◆ **STATED PROBLEM**:
List every line in the records that contains the word "Given", matching case exactly, and reproduce each line in full.

** Begin **

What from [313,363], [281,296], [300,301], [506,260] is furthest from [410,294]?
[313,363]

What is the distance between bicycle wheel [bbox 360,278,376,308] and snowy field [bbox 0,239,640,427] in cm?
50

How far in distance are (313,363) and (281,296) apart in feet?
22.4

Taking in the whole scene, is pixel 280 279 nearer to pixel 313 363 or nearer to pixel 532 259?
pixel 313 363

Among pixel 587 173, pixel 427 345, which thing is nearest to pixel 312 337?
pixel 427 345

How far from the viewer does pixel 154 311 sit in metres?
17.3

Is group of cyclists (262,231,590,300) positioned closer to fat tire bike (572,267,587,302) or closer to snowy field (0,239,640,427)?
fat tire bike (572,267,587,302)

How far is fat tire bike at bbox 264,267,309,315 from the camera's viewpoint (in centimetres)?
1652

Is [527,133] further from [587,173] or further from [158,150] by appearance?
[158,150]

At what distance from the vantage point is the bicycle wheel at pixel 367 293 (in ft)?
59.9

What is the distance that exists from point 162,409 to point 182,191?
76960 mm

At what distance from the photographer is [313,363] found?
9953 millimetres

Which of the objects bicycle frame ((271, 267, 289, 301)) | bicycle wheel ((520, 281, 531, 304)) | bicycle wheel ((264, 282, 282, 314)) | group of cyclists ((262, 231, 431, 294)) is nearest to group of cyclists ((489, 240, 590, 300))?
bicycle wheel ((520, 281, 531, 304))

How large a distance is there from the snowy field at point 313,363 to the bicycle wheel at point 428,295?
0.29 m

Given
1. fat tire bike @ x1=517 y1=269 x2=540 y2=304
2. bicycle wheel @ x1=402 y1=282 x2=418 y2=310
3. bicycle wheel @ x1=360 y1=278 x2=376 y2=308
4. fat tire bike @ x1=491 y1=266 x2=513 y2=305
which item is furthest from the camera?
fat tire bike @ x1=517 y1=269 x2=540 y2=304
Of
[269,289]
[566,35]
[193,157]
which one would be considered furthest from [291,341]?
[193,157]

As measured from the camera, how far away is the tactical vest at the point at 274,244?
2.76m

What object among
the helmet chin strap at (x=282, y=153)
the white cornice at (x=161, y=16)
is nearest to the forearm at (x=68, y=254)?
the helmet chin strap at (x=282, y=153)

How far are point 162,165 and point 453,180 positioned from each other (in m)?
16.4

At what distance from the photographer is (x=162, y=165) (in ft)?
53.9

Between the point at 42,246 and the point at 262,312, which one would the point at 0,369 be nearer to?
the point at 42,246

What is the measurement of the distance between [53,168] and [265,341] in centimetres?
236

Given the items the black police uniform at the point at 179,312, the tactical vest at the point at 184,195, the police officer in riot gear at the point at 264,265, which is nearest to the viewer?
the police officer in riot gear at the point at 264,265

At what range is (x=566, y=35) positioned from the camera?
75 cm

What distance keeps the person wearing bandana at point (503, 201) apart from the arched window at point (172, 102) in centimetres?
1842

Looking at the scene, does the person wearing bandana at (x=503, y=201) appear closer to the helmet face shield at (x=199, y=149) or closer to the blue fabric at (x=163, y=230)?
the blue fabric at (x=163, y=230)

** End **

◆ **THE OUTPUT**:
Given
Given the items the black police uniform at the point at 179,312, the tactical vest at the point at 184,195, the police officer in riot gear at the point at 264,265, which is nearest to the viewer?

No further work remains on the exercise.